By Martin Crutsinger, AP
Wednesday, September 29, 2010

Treasury announces sale of Citigroup shares

WASHINGTON — The government said Wednesday it is starting to sell $2.2 billion in trust preferred shares that it holds in Citigroup, another move to recoup the costs incurred in the $700 billion financial bailout.

The Treasury Department said the pace of the sales would be determined by market conditions.

The $2.2 billion in trust preferred shares were received by the government as part of Treasury’s agreement in January 2009 to share potential losses on a pool of $301 billion of assets held by Citigroup.

The loss-sharing arrangement also involved the Federal Deposit Insurance Co. and the Federal Reserve. Citigroup paid the Treasury and the FDIC a premium in the form of securities for their willingness to share potential losses over a five to 10-year period.

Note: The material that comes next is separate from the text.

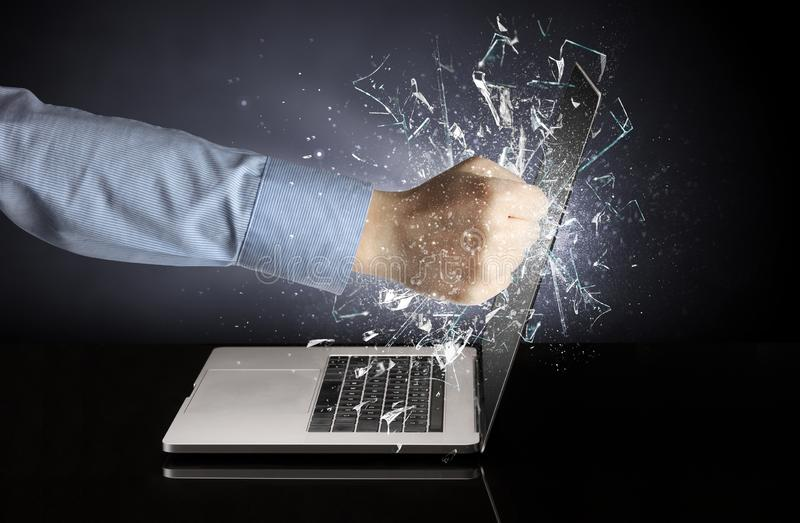 Hand hitting laptop screen screen. Hand hitting strongly laptop screen glass stock photography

The loss sharing arrangement was terminated in December 2009 at the request of Citigroup. Treasury was never required to make any payments under the arrangement and has no further obligation to do so.

The sale of the trust preferred shares will be handled by a syndicate of Wall Street investment firms including BofA Merrill Lynch, J.P. Morgan, Morgan Stanley, UBS Investment Bank and Wells Fargo Securities. These firms will solicit bids for the securities and will sell off the securities based on the bids received.

The sale of the Citigroup trust preferred securities is being handled separately from the sale of $25 billion in Citigroup common stock that the government owns.

Citigroup received $45 billion in taxpayer support in one of the largest bank rescues by the government in addition to the insurance provided against losses on the pool of $301 billion in assets.

Of the $45 billion, $24 billion was converted to a government ownership stake which the government has been selling off last spring. The bank repaid the other $20 billion in December 2009.

The government bailout of banks, auto companies and insurance giant American International Group Inc. have drawn heavy criticism. Many charge the Wall Street firms that helped lead the country into recession are now reaping big profits while ordinary Americans are continuing to struggle with high unemployment, soaring home foreclosures and a weak economy.